Nach der schlechten Nachricht kommt die gute: Es ist noch leidlich glimpflich ausgegangen für Notre-Dame in Paris. Viel gefehlt hat nicht: 15 bis 30 Minuten, sagt der stellvertretende Innenminister, haben darüber entschieden, ob die Kathedrale noch zu retten war. Sein Chef weist darauf hin, dass das Gemäuer noch immer unter Beobachtung steht: Auch jetzt noch können Teile zusammenbrechen. Ein Turm ist bereits zerstört, das Dach, weitere Gebäudeteile und der Hochaltar wurden stark beschädigt, das ist eine Tragödie. Aber das Innere der Kirche ist in einem besseren Zustand, als man es angesichts der prasselnden Flammen hätte erwarten können.
Wem haben wir dafür zu danken? Der Feuerwehr, ganz klar. Aber vielleicht nicht nur. Denn die Baumeister des Mittelalters haben in Dimensionen gedacht, die heute unser Vorstellungsvermögen übersteigen. Sie wussten, dass ein menschliches Lebensalter nicht ausreichen wird, um eine gotische Kathedrale zu vollenden. Sie begannen Projekte, deren Ende sie nicht miterleben würden. Fast zweihundert Jahre lang wurde an Notre-Dame gehämmert und gemeißelt, und ein Rekord ist das noch lange nicht. Die hohen, luftigen Kirchen dieser Zeit sprengten die Grenzen in jeder Beziehung: mit gewagter Architektur, immensen Kosten, Bauzeiten in Jahrhunderten. Im Vergleich dazu sind der BER, die Elbphilharmonie, die hochmütigen Türme in Dubai schnell hochgezogene Wegwerfware.

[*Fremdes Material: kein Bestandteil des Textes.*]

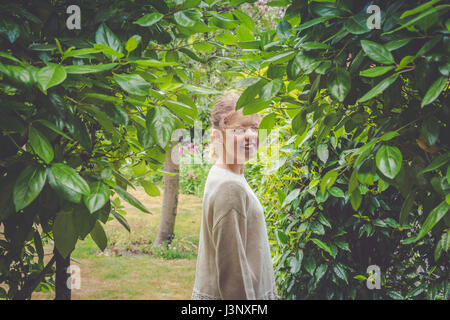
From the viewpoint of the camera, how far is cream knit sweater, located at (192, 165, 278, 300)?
1.55 meters

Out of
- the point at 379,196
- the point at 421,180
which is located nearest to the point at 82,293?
the point at 379,196

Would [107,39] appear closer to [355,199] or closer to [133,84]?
[133,84]

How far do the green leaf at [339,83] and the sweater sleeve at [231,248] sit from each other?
0.84 metres

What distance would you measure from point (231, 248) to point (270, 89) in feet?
2.78

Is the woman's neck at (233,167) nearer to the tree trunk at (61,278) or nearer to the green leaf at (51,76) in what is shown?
the tree trunk at (61,278)

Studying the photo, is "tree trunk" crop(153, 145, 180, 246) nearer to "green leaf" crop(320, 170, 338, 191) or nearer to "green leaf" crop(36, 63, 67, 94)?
"green leaf" crop(320, 170, 338, 191)

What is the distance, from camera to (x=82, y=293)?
4.25 metres

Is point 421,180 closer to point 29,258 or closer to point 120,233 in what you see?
point 29,258

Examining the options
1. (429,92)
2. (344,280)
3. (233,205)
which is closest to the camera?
(429,92)

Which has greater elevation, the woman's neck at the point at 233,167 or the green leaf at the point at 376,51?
the green leaf at the point at 376,51

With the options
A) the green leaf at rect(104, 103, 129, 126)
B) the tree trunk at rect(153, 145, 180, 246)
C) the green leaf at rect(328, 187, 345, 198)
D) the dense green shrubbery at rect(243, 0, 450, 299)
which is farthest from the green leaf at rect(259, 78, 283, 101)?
the tree trunk at rect(153, 145, 180, 246)

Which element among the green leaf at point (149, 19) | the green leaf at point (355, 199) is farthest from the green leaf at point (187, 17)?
the green leaf at point (355, 199)

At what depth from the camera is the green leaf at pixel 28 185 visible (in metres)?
0.73
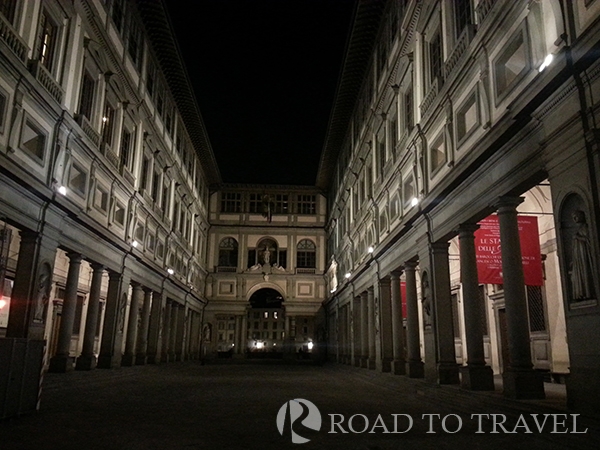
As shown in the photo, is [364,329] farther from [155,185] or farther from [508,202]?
[508,202]

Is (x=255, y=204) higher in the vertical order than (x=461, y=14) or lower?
higher

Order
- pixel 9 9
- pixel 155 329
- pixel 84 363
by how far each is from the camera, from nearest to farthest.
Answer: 1. pixel 9 9
2. pixel 84 363
3. pixel 155 329

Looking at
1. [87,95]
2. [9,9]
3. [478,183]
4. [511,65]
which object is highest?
[87,95]

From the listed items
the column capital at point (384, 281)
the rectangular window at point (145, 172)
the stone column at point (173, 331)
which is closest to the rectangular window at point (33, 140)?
the rectangular window at point (145, 172)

Denn die Kathedralen des Mittelalters wurden nicht nur für Menschen erbaut, sondern für Gott und die Ewigkeit. Hätte man die Absichten in Spezifikationen gegossen, wäre bei der geplanten Gebäudelebensdauer "ab 1000 Jahre" einzutragen gewesen. Die Baumeister haben das himmlische Jerusalem auf Erden in Stein abgebildet. Wer das macht, sorgt dafür, dass es hält. Selbst dann noch, wenn auf dem Dach ein flammendes Inferno tobt. Das Gewölbe im Innern von Notre-Dame ist gefährdet, aber es ist noch da. Wir bedanken uns bei den Feuerwehrleuten. Aber nicht nur bei ihnen.
WAS STEHT AN?
Wir haben uns daran gewöhnt, in Habachtstellung zu gehen, sobald der Mann im Weißen Haus sein Smartphone zückt. Wen trifft sein Twitter-Gewitter diesmal? Oft genug uns Deutsche. Wir bereichern uns auf Kosten der Amerikaner, wir liefern uns selbst den arglistigen Russen aus, wir gehen viel zu nachsichtig mit Einwanderern um. Findet Herr Trump. Obendrein subventionieren wir mit unseren EU-Partnern den Flugzeugbauer Airbus, was hundsgemein ist, da wir so den amerikanischen Flugzeugbauer Boeing benachteiligen, der zwar seinerseits von der US-Regierung subventioniert wird, aber so viel Kontext würde jetzt echt zu weit führen und passt auch nicht in einen Tweet. Jedenfalls hat der US-Präsident der EU nicht nur Strafzölle auf Airbus-Maschinen angedroht. Sein Handelsbeauftragter Robert Lighthizer feuerte gleich noch eine Liste von EU-Produkten hinterher, die ebenfalls mit höheren Abgaben belegt werden könnten: Vom Skianzug über die Wanduhr bis zum Roquefort-Käse rücken zahlreiche europäische Alltagsgüter ins amerikanische Fadenkreuz. Gesamtwert der Waren: elf Milliarden Dollar. Nee, das ist kein Pappenstiel. Sollten die Beamten in Brüssel also Habachtstellung annehmen und artig kuschen?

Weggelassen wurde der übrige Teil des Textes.